Some feel that if casinos had their way and were not bound by laws, they would tear down racing tracks to expand their operations.
That may not be the truth after all. Places like the above mentioned New York tracks along with Hoosier Park, Scioto Downs, Northfield Park and others could have sat back and waited for casinos to reopen before resuming racing, but chose to forge and get the pacers and trotters back to action.
Scioto was the first, opening on the Friday of Memorial Day weekend and the track enjoyed record handle numbers and that was with no fans on the grounds. New York tracks were allowed to reopen on June 3 and soon after, Yonkers, Saratoga, Buffalo, Vernon, Tioga and eventually Batavia all did so.

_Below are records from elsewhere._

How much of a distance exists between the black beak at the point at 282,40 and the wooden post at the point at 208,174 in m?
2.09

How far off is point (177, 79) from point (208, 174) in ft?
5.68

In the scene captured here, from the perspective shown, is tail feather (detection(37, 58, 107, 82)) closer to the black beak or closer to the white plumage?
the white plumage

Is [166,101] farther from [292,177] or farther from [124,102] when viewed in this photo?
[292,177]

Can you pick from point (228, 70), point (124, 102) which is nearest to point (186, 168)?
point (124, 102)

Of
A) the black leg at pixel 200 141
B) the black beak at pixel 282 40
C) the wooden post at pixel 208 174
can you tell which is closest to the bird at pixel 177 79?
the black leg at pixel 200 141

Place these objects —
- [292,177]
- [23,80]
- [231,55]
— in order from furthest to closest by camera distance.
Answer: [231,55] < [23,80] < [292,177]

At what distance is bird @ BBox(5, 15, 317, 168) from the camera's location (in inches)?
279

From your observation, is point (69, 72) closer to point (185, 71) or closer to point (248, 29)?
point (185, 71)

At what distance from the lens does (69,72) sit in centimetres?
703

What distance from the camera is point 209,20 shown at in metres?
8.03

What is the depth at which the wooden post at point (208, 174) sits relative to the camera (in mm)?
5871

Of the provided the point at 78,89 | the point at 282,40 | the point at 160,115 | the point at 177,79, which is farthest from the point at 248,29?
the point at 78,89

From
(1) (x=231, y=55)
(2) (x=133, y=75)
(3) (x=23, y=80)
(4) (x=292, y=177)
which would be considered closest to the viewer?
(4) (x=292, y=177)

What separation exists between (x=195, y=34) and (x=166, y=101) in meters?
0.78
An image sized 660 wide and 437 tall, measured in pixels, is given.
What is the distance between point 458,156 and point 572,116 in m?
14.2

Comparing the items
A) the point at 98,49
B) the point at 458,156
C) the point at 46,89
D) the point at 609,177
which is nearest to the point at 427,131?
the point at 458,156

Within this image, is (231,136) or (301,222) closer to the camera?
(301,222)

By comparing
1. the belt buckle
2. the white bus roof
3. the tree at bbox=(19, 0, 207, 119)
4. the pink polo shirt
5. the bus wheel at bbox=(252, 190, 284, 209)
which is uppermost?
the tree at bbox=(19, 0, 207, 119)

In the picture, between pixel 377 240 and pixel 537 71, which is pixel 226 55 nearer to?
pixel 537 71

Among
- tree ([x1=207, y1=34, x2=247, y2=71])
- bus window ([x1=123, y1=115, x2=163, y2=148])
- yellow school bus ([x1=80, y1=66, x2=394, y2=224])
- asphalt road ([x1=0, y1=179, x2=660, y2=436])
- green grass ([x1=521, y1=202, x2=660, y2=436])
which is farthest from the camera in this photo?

Maybe the casinos like harness racing. With what some call an oversaturation of casinos, harness racing can provide another diversion to get more people on the grounds. Sure, the casinos knew that bettors would bet, but they did stick their neck out by providing purse monies without the benefit of casino revenue and for that, kudos should be in order.
The days of 15,000 on a Saturday night may be few and far between, but based on what casinos did to get back to racing might mean that harness racing is in better shape than many thought.
As a kid growing up in the Buffalo suburbs in the 1970s and 80s, the radio was one of John Furgele’s best friends. In the evenings, he used to listen to a show on WBEN radio called “Free Form Sports,” hosted by Buffalo broadcast legend Stan Barron. The show ran weeknights from 6 to 11 pm and featured every kind of sport you could imagine. One minute, Mr. Barron was interviewing a Buffalo Sabres player; the next, he was giving high school field hockey scores.
But there was always one thing that caught John’s ear. During those five hours, Barron would give the results from Western New York’s two harness racing tracks — Buffalo Raceway and Batavia Downs. This is where John learned what exactas, quinellas, trifectas and daily doubles were all about. From then on, he always paid attention to harness racing, and when Niatross (a legendary Western New York horse) hit the scene in 1979, his interest began to blossom.
John believes harness racing is a sport that has the potential to grow and he will explore ways to get that done via marketing, promotion and, above all, the races themselves.
When he’s not watching races, John is busy with his family and his job in sales. Like the pacers and trotters, he does a little running himself and you’ll occasionally find him “going to post” in a local 5K race.